What needs to be done: Copy the records verbatim from the line containing "How much of" through the end of the records, including both ends. Leave the pictures out of your answer.

*** Supplied material ***

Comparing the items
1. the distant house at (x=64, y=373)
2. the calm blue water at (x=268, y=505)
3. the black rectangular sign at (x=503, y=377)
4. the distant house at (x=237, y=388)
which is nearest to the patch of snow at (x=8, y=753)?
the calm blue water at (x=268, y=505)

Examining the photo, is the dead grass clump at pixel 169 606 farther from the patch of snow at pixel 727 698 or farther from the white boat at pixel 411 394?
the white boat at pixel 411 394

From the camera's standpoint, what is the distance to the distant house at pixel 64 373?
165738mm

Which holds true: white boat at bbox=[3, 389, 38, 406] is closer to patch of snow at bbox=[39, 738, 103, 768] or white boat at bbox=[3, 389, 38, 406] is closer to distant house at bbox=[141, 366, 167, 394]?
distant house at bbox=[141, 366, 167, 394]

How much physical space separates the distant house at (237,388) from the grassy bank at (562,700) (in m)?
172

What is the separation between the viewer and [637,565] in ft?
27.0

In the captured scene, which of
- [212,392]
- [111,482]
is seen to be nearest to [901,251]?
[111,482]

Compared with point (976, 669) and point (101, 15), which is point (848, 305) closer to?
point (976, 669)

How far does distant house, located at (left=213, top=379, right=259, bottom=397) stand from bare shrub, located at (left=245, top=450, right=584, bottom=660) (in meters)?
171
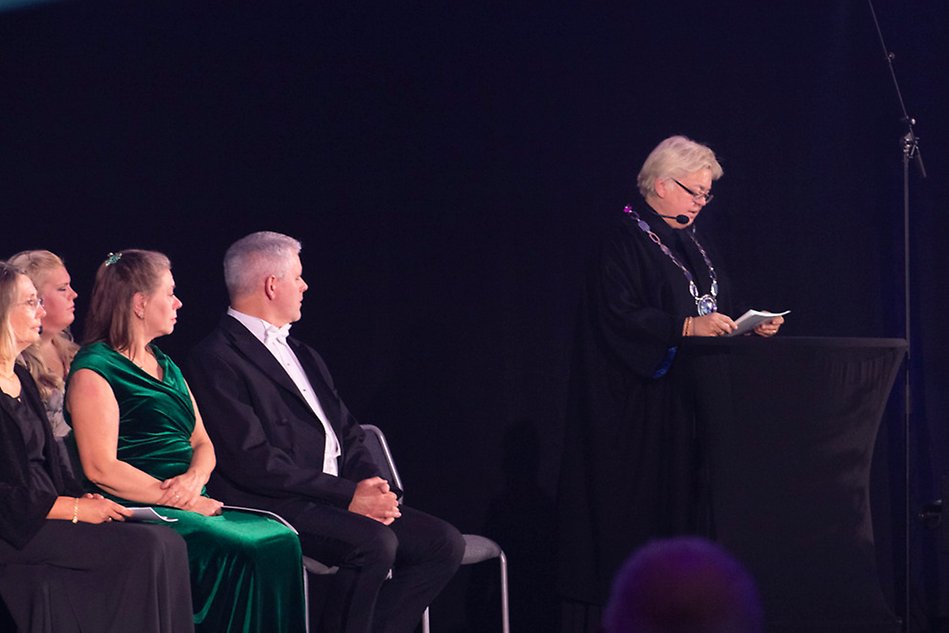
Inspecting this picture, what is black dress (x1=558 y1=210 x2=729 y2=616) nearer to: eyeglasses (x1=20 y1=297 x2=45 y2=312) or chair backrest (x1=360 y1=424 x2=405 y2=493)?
chair backrest (x1=360 y1=424 x2=405 y2=493)

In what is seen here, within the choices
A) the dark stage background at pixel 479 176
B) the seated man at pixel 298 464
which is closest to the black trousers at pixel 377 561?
the seated man at pixel 298 464

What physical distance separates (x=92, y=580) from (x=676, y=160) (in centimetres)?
206

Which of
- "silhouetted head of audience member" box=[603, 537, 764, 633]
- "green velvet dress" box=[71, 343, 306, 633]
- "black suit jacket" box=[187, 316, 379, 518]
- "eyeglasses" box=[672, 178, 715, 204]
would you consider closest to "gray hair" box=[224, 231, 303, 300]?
"black suit jacket" box=[187, 316, 379, 518]

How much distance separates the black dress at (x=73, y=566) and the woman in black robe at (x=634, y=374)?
1.29 metres

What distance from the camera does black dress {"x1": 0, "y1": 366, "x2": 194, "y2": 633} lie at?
9.98ft

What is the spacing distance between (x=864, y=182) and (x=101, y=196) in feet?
8.38

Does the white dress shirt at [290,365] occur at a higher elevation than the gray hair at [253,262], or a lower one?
lower

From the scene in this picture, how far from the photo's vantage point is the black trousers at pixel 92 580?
305cm

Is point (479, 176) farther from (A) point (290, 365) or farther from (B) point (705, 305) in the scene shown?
(A) point (290, 365)

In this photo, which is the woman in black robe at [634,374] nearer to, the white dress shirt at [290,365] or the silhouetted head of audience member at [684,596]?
the white dress shirt at [290,365]

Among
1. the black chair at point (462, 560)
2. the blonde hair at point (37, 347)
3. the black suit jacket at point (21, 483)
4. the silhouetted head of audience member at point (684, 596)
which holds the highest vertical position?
the blonde hair at point (37, 347)

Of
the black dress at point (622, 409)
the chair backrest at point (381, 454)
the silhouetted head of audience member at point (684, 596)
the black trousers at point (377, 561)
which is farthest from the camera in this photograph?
the chair backrest at point (381, 454)

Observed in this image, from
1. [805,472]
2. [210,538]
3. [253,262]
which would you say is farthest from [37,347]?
[805,472]

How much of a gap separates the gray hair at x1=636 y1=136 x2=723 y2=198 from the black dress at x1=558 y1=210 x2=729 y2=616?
12cm
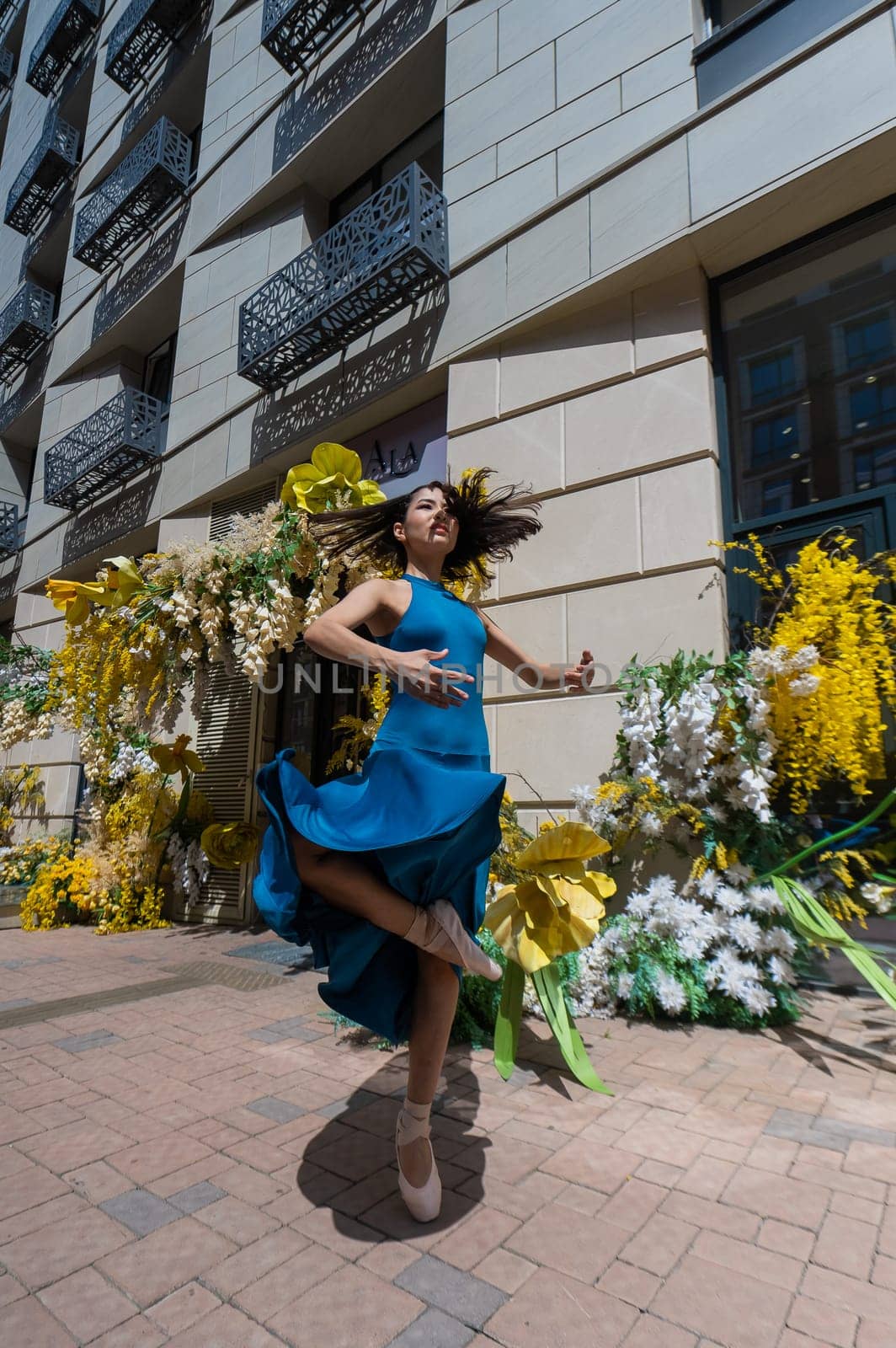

***

Response to this exercise:
How much of a gap separates the gray hair at x1=636 y1=136 x2=723 y2=198 from the black dress at x1=558 y1=210 x2=729 y2=616?
12cm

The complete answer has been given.